**Exercise objective:** Copy out all of the data word for word. Omit every picture.

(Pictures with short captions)
- - - - - - -
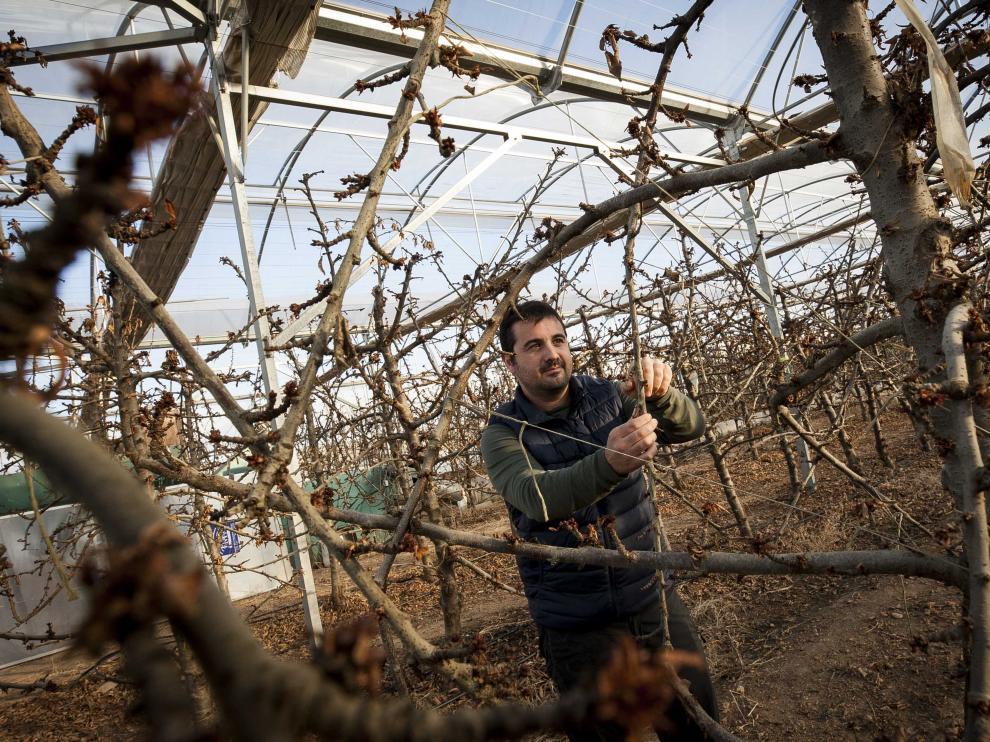 Javier de Pablo empieza estos días a preparar sus plantaciones de cerezas en la finca de Fruit Luxury.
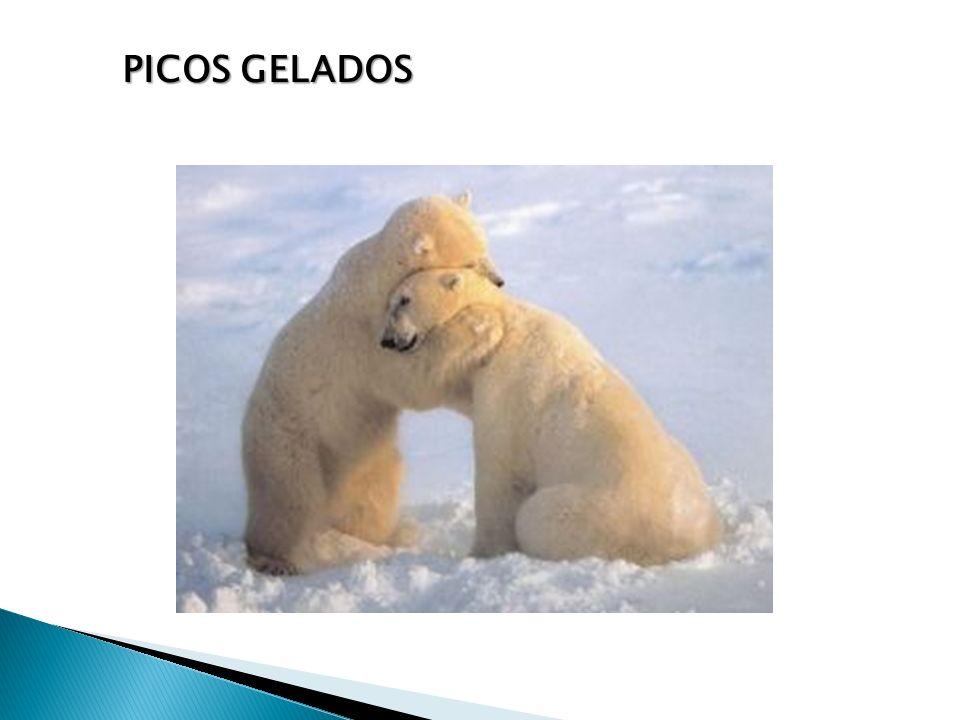 PICOS GELADOS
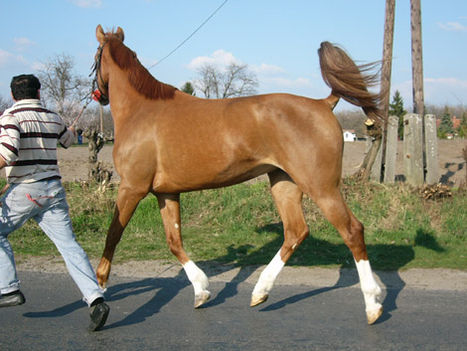 lovas kép 13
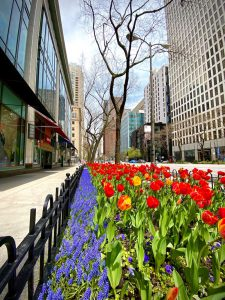 Image of a bed of flowers, next to a sidewalk with a retail store, and high rise buildings flanking the street, this is the Magnificent Mile in Chicago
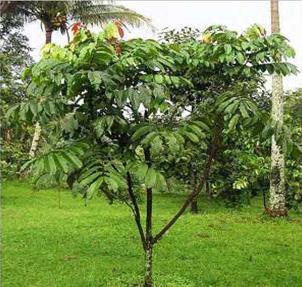 Matoa (Pometia pinnata) - flora yang ada di papua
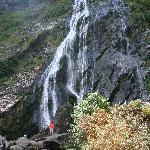 Powerscourt Waterfalls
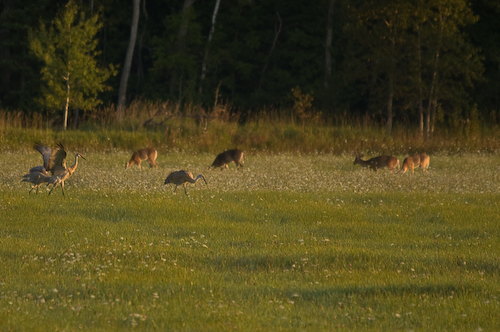fall field sunrise deer cranes buck sandhill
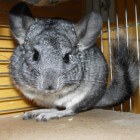 Chinchilla's in het wild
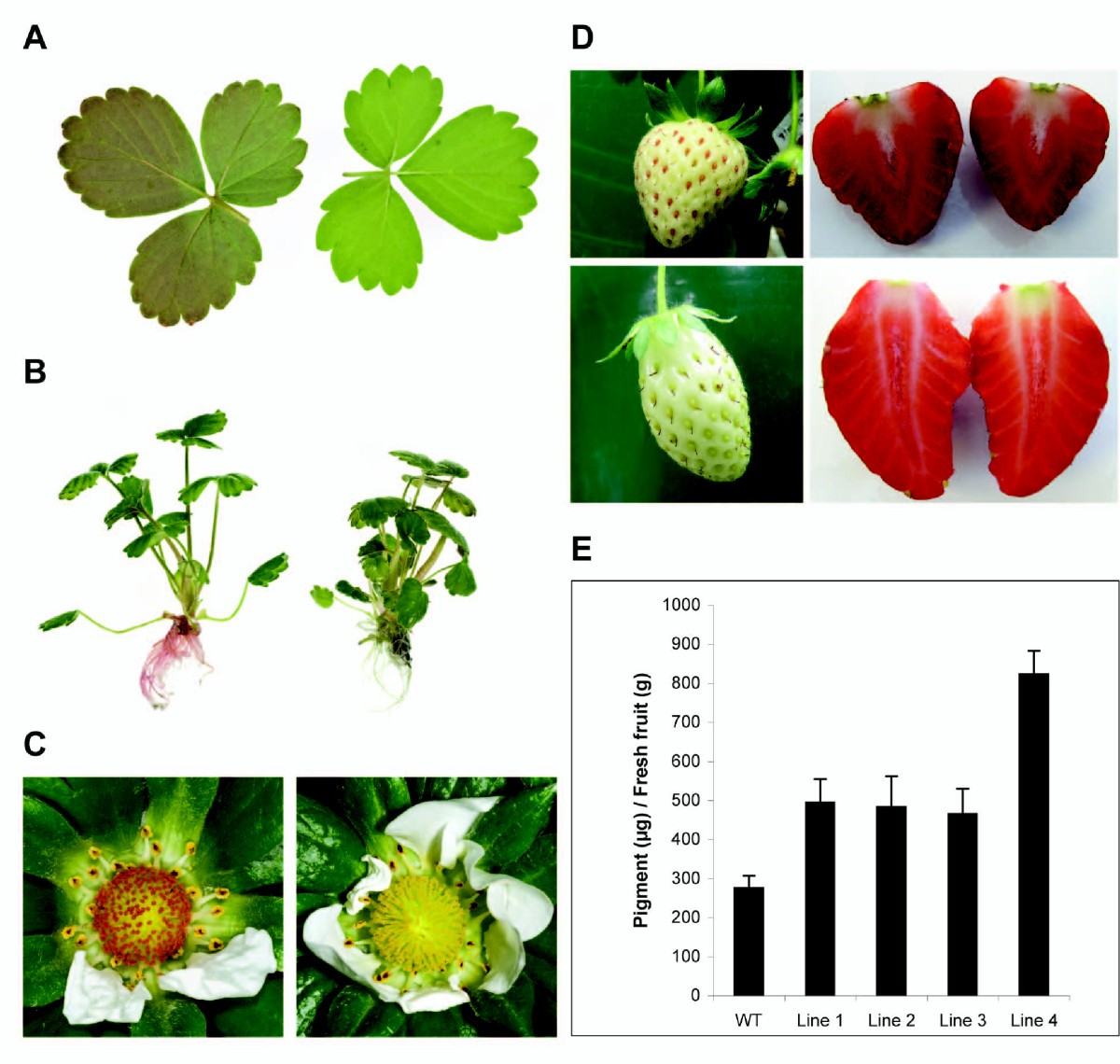 An R2r3 Myb Transcription Factor Associated With Regulation Of The Morin Strawberry Figure 8
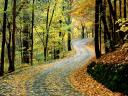 Autumn Road in Percy Warner Park Nashville Tennessee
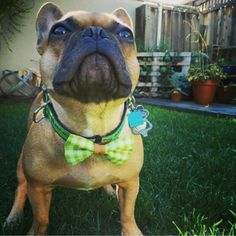 French Bulldogs love bow ties Barky Bows - barkybow.com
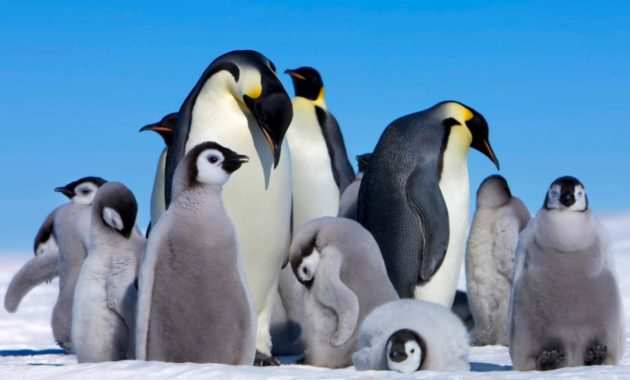 animals that start with e: Emperor penguin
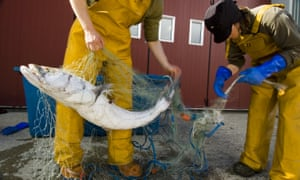 Scientists sort through a fishing net, removing Patagonian toothfish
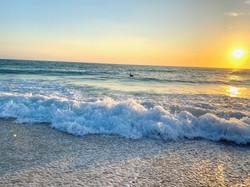 sarasota ocean
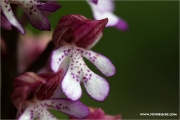 m3_138562_orchidee_fb.jpg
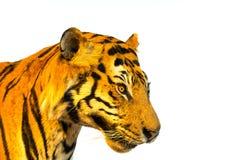 Porträt des Tigers, Tigergesicht lokalisiert auf weißem Hintergrund mit Lizenzfreies Stockbild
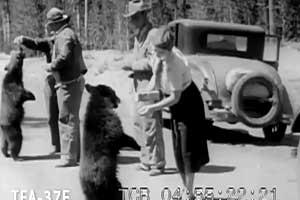 Yosemite 1940s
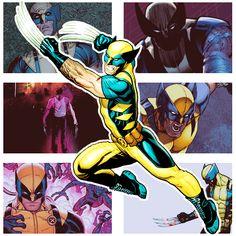 Wolverine Through the Comics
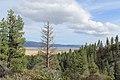 Davis Creek Park - panoramio (57).jpg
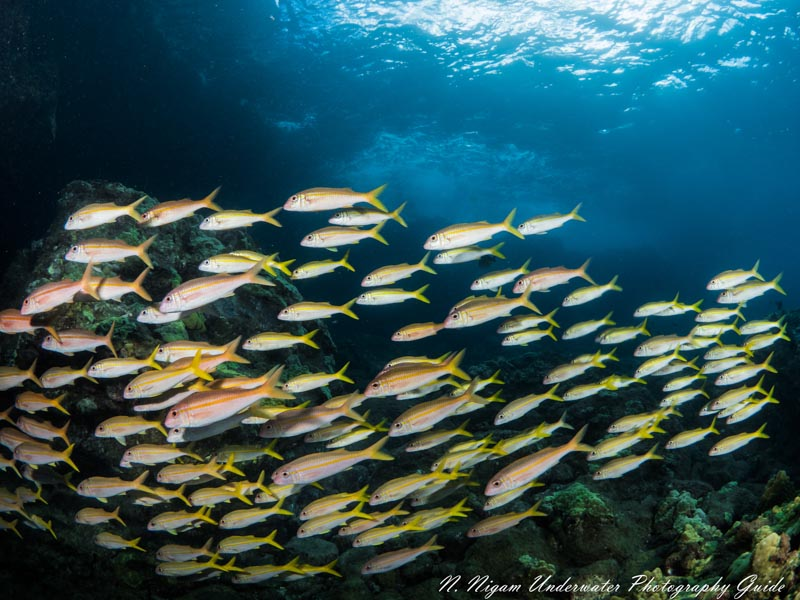 School of Goatfish, Maui Hawaii. Panasonic Lumix G 8mm f/3.5 Fisheye Lens, Ikelite Housing with dual Ikelite Strobes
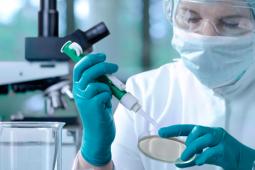 Actualizan límites de presencia de medicamentos veterinarios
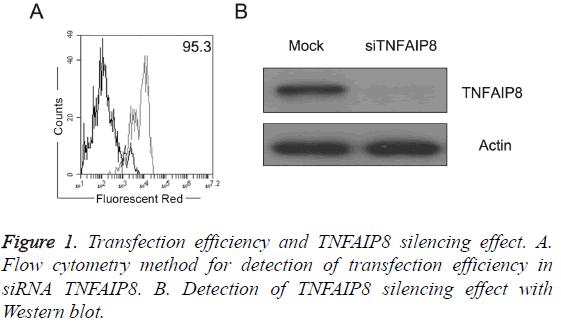 biomedres-TNFAIP8-silencing-effect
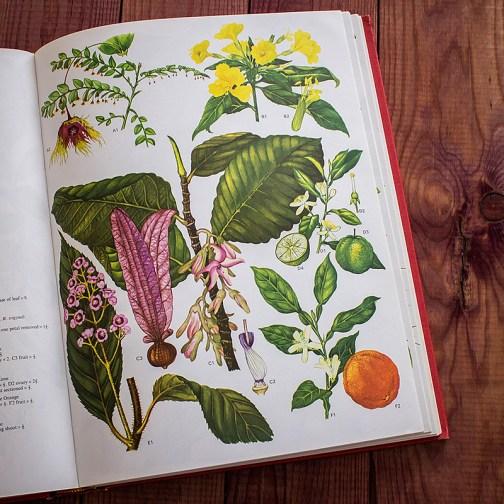 Дикие цветы. Иллюстрация из книги 1970 года. Артикул: wfw_pl119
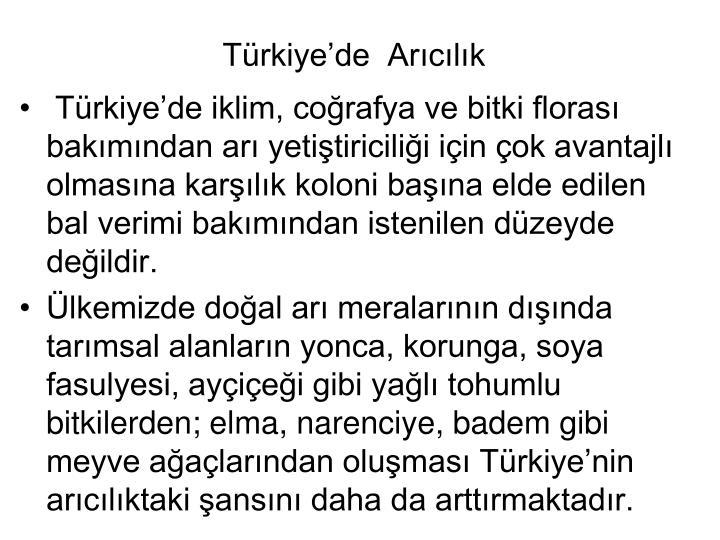 Trkiyede  Arclk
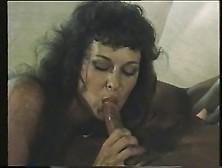 Francois Papillon - Dream Lover (1985)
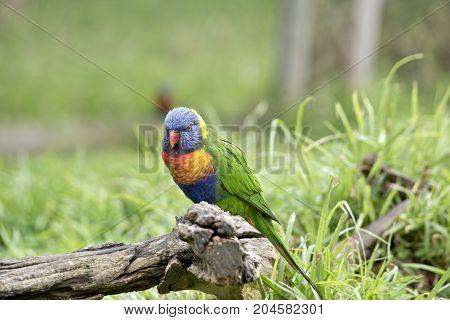 the rainbow lorikeet is sitting on a log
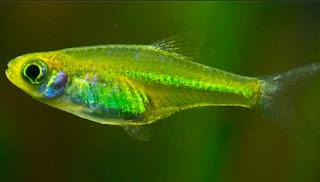 Ikan Aquascape Terindah
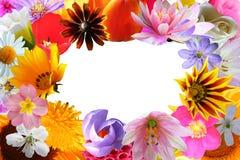 Kwiat jaskrawy rama Obrazy Royalty Free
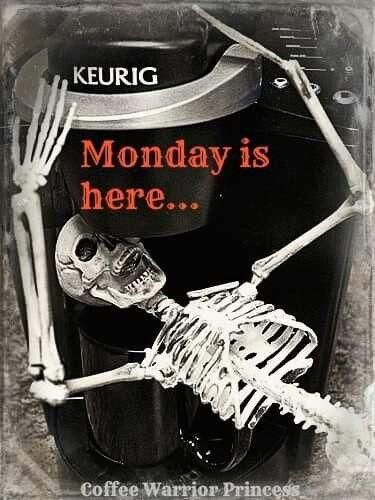 Monday Meme 15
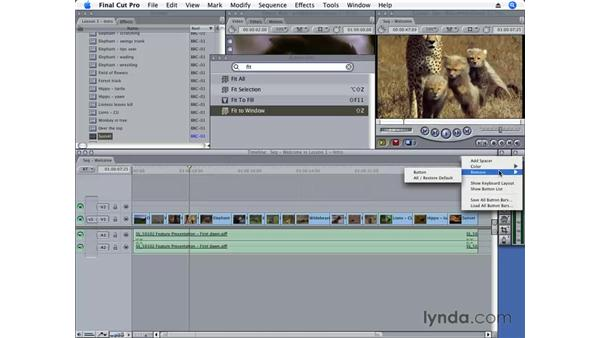 Customizing timelines, buttons, labels, and the keyboard: Final Cut Pro 6 Essential Editing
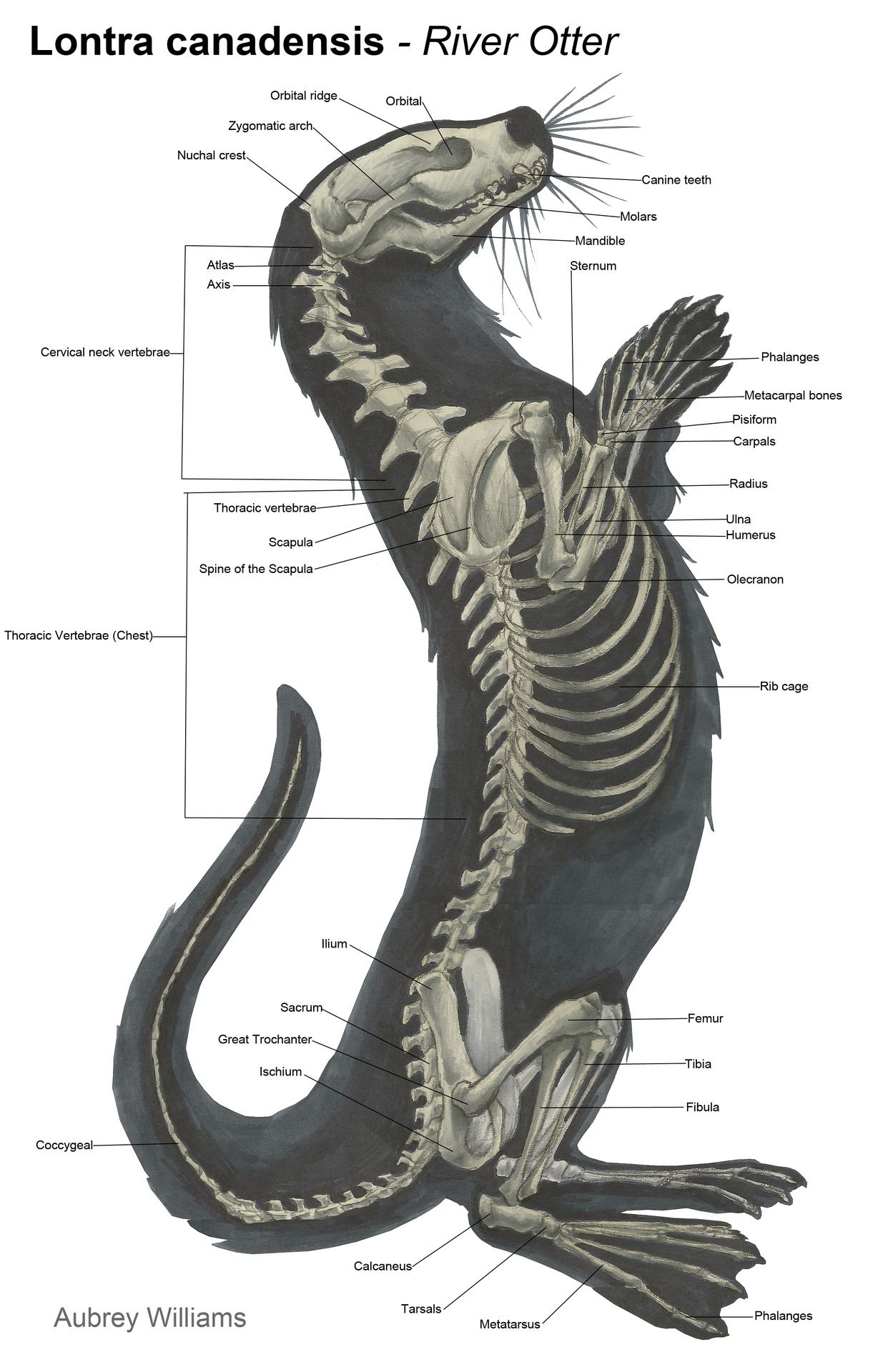 otter anatomy - Google Search … | TOTALLY …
- - - - - - -
**Written answer:**
 Javier de Pablo empieza estos días a preparar sus plantaciones de cerezas en la finca de Fruit Luxury.
 PICOS GELADOS
 lovas kép 13
 Image of a bed of flowers, next to a sidewalk with a retail store, and high rise buildings flanking the street, this is the Magnificent Mile in Chicago
 Matoa (Pometia pinnata) - flora yang ada di papua
 Powerscourt Waterfalls
fall field sunrise deer cranes buck sandhill
 Chinchilla's in het wild
 An R2r3 Myb Transcription Factor Associated With Regulation Of The Morin Strawberry Figure 8
 Autumn Road in Percy Warner Park Nashville Tennessee
 French Bulldogs love bow ties Barky Bows - barkybow.com
 animals that start with e: Emperor penguin
 Scientists sort through a fishing net, removing Patagonian toothfish
 sarasota ocean
 m3_138562_orchidee_fb.jpg
 Porträt des Tigers, Tigergesicht lokalisiert auf weißem Hintergrund mit Lizenzfreies Stockbild
 Yosemite 1940s
 Wolverine Through the Comics
 Davis Creek Park - panoramio (57).jpg
 School of Goatfish, Maui Hawaii. Panasonic Lumix G 8mm f/3.5 Fisheye Lens, Ikelite Housing with dual Ikelite Strobes
 Actualizan límites de presencia de medicamentos veterinarios
 biomedres-TNFAIP8-silencing-effect
 Дикие цветы. Иллюстрация из книги 1970 года. Артикул: wfw_pl119
 Trkiyede  Arclk
 Francois Papillon - Dream Lover (1985)
 the rainbow lorikeet is sitting on a log
 Ikan Aquascape Terindah
 Kwiat jaskrawy rama Obrazy Royalty Free
 Monday Meme 15
 Customizing timelines, buttons, labels, and the keyboard: Final Cut Pro 6 Essential Editing
 otter anatomy - Google Search … | TOTALLY …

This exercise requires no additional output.